WWW-Crawler-Mojo

WWW::Crawler::Mojo is a web crawling framework written in Perl on top of mojo toolkit, allowing you to write your own crawler rapidly.

This software is considered to be alpha quality and isn't recommended for regular usage.

Features

Requirements

Synopsis

use WWW::Crawler::Mojo;

my $bot = WWW::Crawler::Mojo->new;

$bot->on(res => sub {
    my ($bot, $scrape, $job, $res) = @_;

    $cb = sub {
        my ($bot, $enqueue, $job, $context) = @_;
        $enqueue->() if (...); # enqueue this job
    }
    
    $scrape->($cb) if (...); # collect URLs from this document
});

$bot->enqueue('http://example.com/');
$bot->crawl;

Installation

$ cpanm WWW::Crawler::Mojo

Documentation

Examples

Restricting scraping URLs by status code.

$bot->on(res => sub {
    my ($bot, $scrape, $job, $res) = @_;
    return unless ($res->code == 200);
    $scrape->();
});

Restricting scraping URLs by host.

$bot->on(res => sub {
    my ($bot, $scrape, $job, $res) = @_;
    return unless if ($job->url->host eq 'example.com');
    $scrape->();
});

Restrict following URLs by depth.

$bot->on(res => sub {
    my ($bot, $scrape, $job, $res) = @_;
    
    $scrape->(sub {
        my ($bot, $enqueue, $job, $context) = @_;
        return unless ($job->depth < 5)
        $enqueue->();
    });
});

Restrict following URLs by host.

$bot->on(res => sub {
    my ($bot, $scrape, $job, $res) = @_;
    
    $scrape->(sub {
        my ($bot, $enqueue, $job, $context) = @_;
        $enqueue->() if $job->url->host eq 'example.com';
    });
});

Restrict following URLs by referrer's host.

$bot->on(res => sub {
    my ($bot, $scrape, $job, $res) = @_;
    
    $scrape->(sub {
        my ($bot, $enqueue, $job, $context) = @_;
        $enqueue->() if $job->referrer->url->host eq 'example.com';
    });
});

Excepting following URLs by path.

$bot->on(res => sub {
    my ($bot, $scrape, $job, $res) = @_;
    
    $scrape->(sub {
        my ($bot, $enqueue, $job, $context) = @_;
        $enqueue->() unless ($job->url->path =~ qr{^/foo/});
    });
});

Crawl only preset URLs.

$bot->on(res => sub {
    my ($bot, $scrape, $job, $res) = @_;
    
    $scrape->(sub {});
});

$bot->enqueue(
	'http://example.com/1',
	'http://example.com/3',
	'http://example.com/5',
);

$bot->crawl;

Speed up.

$bot->max_conn(5);
$bot->max_conn_per_host(5);

Authentication.
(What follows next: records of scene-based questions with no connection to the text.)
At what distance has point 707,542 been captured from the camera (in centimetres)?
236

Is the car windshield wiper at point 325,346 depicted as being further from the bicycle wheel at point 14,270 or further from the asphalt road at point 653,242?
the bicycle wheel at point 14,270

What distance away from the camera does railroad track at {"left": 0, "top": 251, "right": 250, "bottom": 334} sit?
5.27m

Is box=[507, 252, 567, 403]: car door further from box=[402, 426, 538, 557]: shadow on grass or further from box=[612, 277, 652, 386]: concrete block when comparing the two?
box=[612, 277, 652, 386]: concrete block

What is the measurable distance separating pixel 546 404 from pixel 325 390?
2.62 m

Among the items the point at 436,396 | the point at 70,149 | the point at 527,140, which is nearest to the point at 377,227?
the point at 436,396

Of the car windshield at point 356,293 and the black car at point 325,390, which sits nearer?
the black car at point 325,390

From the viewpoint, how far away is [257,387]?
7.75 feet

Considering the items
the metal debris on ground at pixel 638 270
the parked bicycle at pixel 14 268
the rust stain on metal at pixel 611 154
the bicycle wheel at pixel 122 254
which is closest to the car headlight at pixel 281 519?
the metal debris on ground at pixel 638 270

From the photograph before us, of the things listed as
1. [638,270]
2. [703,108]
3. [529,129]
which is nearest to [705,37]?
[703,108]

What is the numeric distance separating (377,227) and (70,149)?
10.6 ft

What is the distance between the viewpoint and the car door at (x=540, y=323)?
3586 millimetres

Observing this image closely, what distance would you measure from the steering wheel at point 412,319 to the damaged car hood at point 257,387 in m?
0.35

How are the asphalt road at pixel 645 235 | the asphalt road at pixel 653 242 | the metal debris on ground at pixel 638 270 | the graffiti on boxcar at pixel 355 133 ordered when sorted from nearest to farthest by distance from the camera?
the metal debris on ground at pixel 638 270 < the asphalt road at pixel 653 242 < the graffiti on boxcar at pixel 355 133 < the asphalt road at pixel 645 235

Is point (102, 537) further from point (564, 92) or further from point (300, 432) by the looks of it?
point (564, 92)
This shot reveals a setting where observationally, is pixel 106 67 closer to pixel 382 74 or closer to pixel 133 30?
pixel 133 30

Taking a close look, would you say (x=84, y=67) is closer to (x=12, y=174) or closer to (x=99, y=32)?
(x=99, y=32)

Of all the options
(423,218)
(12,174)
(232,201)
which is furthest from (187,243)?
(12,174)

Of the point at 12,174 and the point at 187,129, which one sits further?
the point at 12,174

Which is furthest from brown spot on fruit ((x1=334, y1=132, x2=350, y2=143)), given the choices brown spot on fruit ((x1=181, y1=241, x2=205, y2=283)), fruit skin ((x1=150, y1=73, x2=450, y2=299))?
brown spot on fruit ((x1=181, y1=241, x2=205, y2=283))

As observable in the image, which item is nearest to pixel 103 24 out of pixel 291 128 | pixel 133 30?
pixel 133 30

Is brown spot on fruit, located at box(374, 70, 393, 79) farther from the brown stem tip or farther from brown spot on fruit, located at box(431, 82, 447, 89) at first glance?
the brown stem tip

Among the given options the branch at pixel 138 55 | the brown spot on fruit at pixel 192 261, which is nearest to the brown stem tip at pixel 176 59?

The user agent automatically reuses the credential for the host.

$bot->enqueue('http://jamadam:password@example.com');

You can fulfill any prerequisites such as login form submittion so that a login session will be established with cookie or something.

my $bot = WWW::Crawler::Mojo->new;
$bot->ua->post('http://example.com/admin/login', form => {
    username => 'jamadam',
    password => 'password',
});
$bot->enqueue('http://example.com/admin/');
$bot->crawl

Other examples

Copyright (C) jamadam

This program is free software; you can redistribute it and/or modify it under the same terms as Perl itself.